Workforce diversity has been a welcome result of our work in helping organizations with skills rather than role sources. In the case of an airline, we helped them determine the engineering skills they needed to recruit and then look outside the aviation industry to attract applicants from the automotive world. Our AI-derived data helps organizations reach an unexplored talent pool, aligning more inclusive recruitment strategies with DEI goals.
How can companies mitigate the potential risks or limitations of relying heavily on AI for talent analysis?

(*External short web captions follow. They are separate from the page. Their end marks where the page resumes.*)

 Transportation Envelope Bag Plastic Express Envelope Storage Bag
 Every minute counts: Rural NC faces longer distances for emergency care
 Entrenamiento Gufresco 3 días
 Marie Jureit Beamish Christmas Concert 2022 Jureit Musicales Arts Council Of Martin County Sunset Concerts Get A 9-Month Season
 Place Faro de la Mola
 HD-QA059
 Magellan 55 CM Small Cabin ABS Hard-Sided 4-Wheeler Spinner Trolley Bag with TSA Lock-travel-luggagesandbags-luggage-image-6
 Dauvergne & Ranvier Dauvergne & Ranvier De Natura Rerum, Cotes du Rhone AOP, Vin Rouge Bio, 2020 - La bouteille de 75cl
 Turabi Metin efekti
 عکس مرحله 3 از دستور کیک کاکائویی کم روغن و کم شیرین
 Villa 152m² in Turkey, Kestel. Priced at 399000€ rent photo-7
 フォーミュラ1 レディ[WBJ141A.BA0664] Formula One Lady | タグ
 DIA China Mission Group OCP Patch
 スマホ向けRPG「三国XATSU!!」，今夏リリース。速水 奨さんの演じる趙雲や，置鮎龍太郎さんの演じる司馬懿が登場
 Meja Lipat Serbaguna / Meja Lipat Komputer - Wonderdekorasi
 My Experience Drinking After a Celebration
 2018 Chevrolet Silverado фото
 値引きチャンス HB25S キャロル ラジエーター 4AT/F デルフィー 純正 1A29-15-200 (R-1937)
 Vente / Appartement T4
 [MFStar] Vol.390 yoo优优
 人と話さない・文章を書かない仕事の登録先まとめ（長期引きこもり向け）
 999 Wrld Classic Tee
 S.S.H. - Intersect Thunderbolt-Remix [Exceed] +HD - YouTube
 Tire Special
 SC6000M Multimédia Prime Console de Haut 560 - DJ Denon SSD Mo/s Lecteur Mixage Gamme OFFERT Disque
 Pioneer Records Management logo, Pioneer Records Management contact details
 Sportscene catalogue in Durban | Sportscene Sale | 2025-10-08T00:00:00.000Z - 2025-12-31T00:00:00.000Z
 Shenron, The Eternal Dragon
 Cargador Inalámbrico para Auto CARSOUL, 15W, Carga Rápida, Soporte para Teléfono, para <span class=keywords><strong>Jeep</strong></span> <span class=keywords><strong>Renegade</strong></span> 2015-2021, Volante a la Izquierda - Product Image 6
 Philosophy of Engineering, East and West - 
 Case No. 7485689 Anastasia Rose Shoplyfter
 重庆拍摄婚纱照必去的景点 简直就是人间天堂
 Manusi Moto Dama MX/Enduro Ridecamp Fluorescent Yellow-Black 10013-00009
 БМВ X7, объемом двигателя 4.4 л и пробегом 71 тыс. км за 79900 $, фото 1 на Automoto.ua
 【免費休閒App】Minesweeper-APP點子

One potential risk is overly relied on unsupervised AI, which can lead to biased decisions if the underlying data is incomplete or biased. To mitigate this, our consulting firms include expertise from across human resources so that we can fully combine data-driven insights with human expertise to be found in our workforce conversion solutions.
How do you see AI reshaping the concept of workforce agility over the next decade?
AI will continue to increase workforce planning and enable organizations to respond more agilely to market demand. As AI continues to become more complex, it will more effectively empower businesses to predict market disruptions and determine the right skills approach. Organizations will be able to decide whether they need to “buy” skills from the outside, “build” skills from the inside, “borrow” skills to fill temporary gaps, or combine methods that fit their context. With AI, the data needed to make these decisions can be prepared and available.